> _Textvorlage_
___

So erscheint es als nicht überraschend, dass sich eine solch gediegene Kulisse mit ihren schmucken Repräsentationsbauten und stolzen Bürgerhäusern seit dreißig Jahren als Unesco-Weltkulturerbe bezeichnen darf. Ein wahres Mekka für all jene, die eine solch Kulisse und das von ihr ausstrahlende Lebensgefühl zu schätzen wissen. Rund um den Uhrturm, mit seinem mehr als fünfhundert Jahre alten Uhrwerk als dem Wahrzeichen der Stadt. Oder auf dem Kornhausplatz als dem zentralen Treffpunkt aller Müßiggänger aus nah und fern.
Schwungvolle Schlaufe
Hauptgrund für die städtebauliche Geschlossenheit der schweizerischen Hauptstadt ist die Aare. Nach ihrem Ursprung im Thuner See umrahmt sie mit einer schwungvollen Schlaufe die Berner Altstadt und verleiht dieser dadurch Einheitlichkeit und Form. Für die Berner ist es bei sonnigem Wetter eines der schönsten Freizeitvergnügen, sich am Eintritt des Flusses in die Stadt von seiner rasanten Strömung erfassen und davontragen zu lassen, um irgendwo gegenüber am anderen Ende der Altstadt wieder ans Ufer gespült zu werden.
Franziska, eine wie sie sagt „Bernerin aus Überzeugung“, ist eine der Schwimmerinnen, die ihre Begeisterung an dieser sportlichen Betätigung nicht verheimlicht. Sich allein oder in Begleitung einfach dahin treiben zu lassen, so gesteht sie, bedeute für sie „die angenehmste Art, die Zeit um sich herum zu vergessen“. Denn der Zeitdruck sitze ihr in ihrem Berufsleben oft genug im Nacken und erfordere diesen sportlichen Ausgleich. Die Wassertemperatur von gegenwärtig zwanzig Grad komme, da sei sie ganz sicher, selbst wasserscheuen Zauderern entgegen.
Kuhweiden und Kornfelder
Insgesamt also, so betont sie beim Abschied, ist es ein Naturerlebnis der besonderen Art inmitten einer in Jahrhunderten gereiften Kultur, die mit ihren steinernen Zeugnissen weit ins Mittelalter zurückreicht. In der Tat erweist sich die Naturverbundenheit der Berner als nicht weiter verwunderlich. Es genügt ein Blick über die Stadtgrenzen hinaus auf das Berner Oberland, das sich mit seinen satten Kuhweiden und wogenden Kornfeldern als ausgesprochen attraktiv präsentiert. Besonders vom Fahrrad aus, mit dem sich das sanft gewellte Hügelland bequem erschließen lässt.

___

> _Aufgabenstellung_
a. Beantworten Sie anhand des Textes über Bern folgende Fragen:
(i) Wie alt ist das Uhrwerk des Uhrturms?
(ii) Wo entspringt die Aare?
(iii) Welche Wassertemperatur nennt Franziska für die Gegenwart?
b. Führen Sie den Text über Bern im Anschluss an seinen letzten Satz weiter.
Das nachstehende Material spielt hierfür keine Rolle.

> _Auflistung_
___

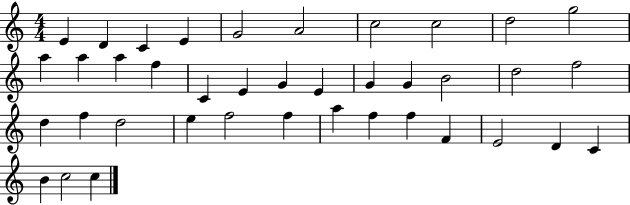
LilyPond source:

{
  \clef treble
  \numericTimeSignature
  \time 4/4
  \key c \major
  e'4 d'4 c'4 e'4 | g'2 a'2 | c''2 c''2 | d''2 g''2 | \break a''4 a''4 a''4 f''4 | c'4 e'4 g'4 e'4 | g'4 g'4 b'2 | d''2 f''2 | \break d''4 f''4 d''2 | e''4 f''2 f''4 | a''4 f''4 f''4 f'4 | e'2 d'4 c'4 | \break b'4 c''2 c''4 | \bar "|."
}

___

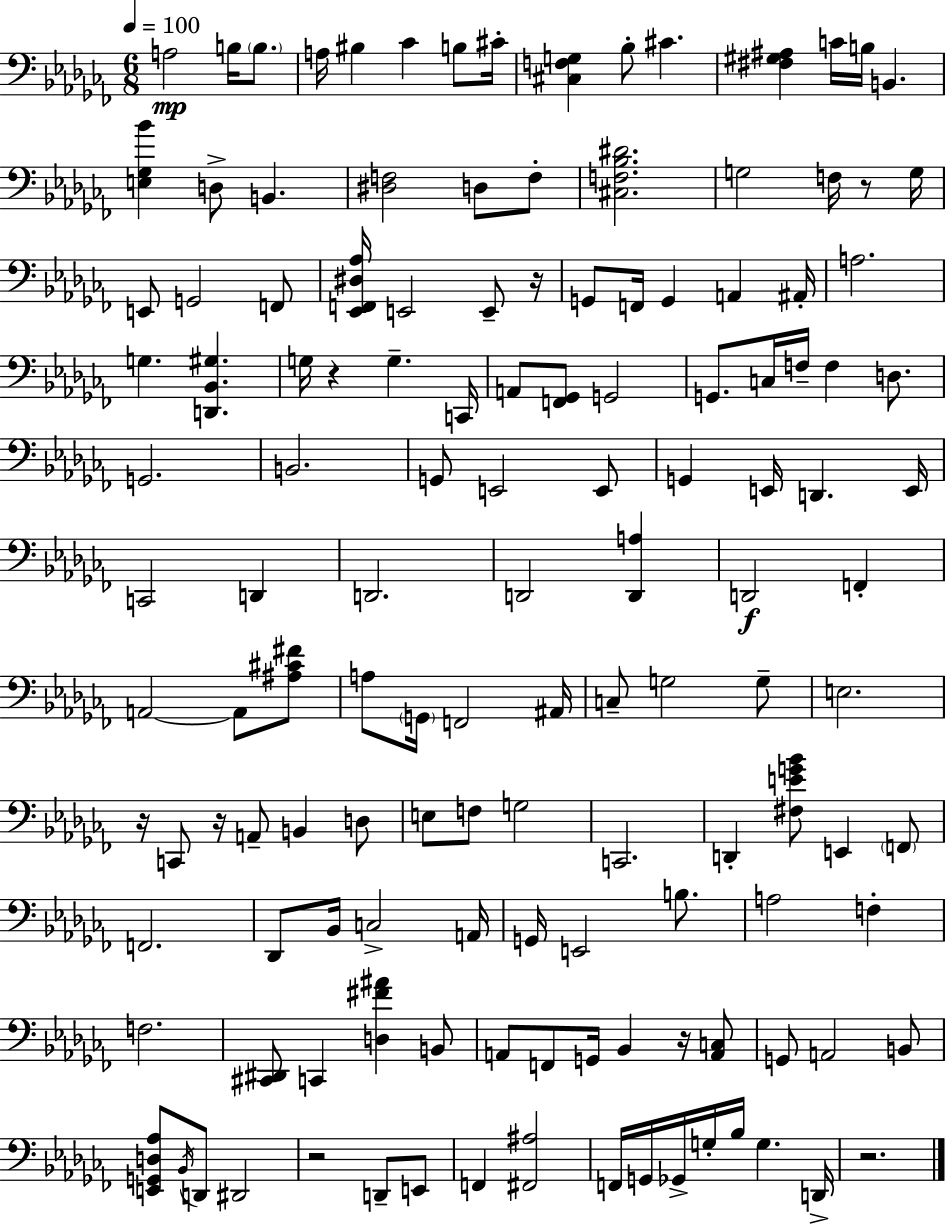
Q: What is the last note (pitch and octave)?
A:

___

> _Lösungen_
a.
(i) Mehr als fünfhundert Jahre.
(ii) Im Thuner See.
(iii) Zwanzig Grad.

b.
So zum Beispiel das Emmental, das mit seinen traditionsreichen Gehöften den Anschein erweckt, als sei hier die Zeit für einige Jahrzehnte stehen geblieben. Und mit ihr der bäuerliche Lebensstil, der noch heute im Wesentlichen darin besteht, ausreichend Milch von den umliegenden Weiden für die zentrale Käserei heran zu schaffen. Gut tausend Liter sind erforderlich, so erklärt Bäuerin Rösli Rutschi, als dort gerade eine Käseform mit einem Kesselinhalt Weichkäse gefüllt wird. Insgesamt achtzig Kilogramm sind es, die dann über mehrere Monate zu einem durchlöcherten Käserad heranreifen. Als der legendäre „Emmentaler“ findet er anschließend in unterschiedlichen Reifegraden auf den Märkten weit über die Grenzen des Berner Oberlandes hinaus seine Käufer.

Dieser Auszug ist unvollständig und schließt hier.